Whatever explanation you like to use for the popular acronym “RTFM,” the point remains – it’s very important to read the manual. For me, this was an idea handed down by my grandfather and one that was (and continues to be) quite counter-intuitive to my personality type.
One of the bikes my grandfather built (Skarke is his last name).
My grandfather is a computer engineer who worked for Hewlett-Packard for many years (before that spending time in the military as a radio operator). He is the very definition of meticulous. Whether he’s working on one of his hobbies like live steam locomotives, gunsmithing, photography, archery, building custom road bikes (see above), or just trying to fix something around the house, his degree of planning is truly an art form. I have always been in awe of his ability to sit down and just figure something out. It’s remarkable.
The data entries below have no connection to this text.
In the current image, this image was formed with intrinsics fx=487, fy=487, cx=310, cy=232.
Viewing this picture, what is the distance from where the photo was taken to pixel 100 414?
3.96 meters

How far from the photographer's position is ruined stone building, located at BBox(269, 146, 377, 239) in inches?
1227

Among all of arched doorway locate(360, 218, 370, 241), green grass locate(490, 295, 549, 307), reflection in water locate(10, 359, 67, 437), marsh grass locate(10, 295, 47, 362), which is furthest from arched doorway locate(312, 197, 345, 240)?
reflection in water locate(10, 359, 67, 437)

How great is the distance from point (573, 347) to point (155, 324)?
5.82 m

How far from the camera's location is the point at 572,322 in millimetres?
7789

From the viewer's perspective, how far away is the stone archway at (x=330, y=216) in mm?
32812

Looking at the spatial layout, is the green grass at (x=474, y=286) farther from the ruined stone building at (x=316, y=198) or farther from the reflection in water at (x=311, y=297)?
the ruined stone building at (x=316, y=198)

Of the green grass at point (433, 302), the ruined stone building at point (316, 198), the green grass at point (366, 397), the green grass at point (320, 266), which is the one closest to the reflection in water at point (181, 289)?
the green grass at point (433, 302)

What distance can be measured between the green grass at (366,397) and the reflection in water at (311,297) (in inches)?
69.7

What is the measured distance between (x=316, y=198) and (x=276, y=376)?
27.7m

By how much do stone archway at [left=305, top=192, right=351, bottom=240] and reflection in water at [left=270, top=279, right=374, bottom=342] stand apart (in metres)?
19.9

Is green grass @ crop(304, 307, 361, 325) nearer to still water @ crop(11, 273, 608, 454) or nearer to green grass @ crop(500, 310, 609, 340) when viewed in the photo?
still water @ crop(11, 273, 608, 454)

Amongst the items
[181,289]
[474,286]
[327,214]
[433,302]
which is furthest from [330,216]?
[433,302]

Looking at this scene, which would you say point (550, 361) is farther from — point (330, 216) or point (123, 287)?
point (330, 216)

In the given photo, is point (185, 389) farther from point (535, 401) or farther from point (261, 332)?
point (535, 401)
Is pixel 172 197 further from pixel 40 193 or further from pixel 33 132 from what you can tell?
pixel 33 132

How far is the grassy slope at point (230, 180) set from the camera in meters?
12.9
Part of this ability stems from his keen desire to just understand things – which is where reading the manual comes in to play. I will always remember as a kid, when I would get a present that had a manual, he would insist we sit down and go through the manual from cover to cover before even starting to unbox it.
Today, I still have to resist the urge to just start ripping into things as soon as I get them, but reading the manual has proved invaluable over the years.
I had a bit of fun with the Heaterizer manual
A few days back, OpenSource.com posted an article called “RTFM? How to Write a Manual Worth Reading”. As one of SparkFun’s content producers (and an avid believer in RTFM), this struck a chord with me. It’s worth a read if you ever need to write a manual of your own, or just want to get some insight into the thought process behind writing a manual. It’ll also give you some appreciation for a really well-written manual – I know it did for me.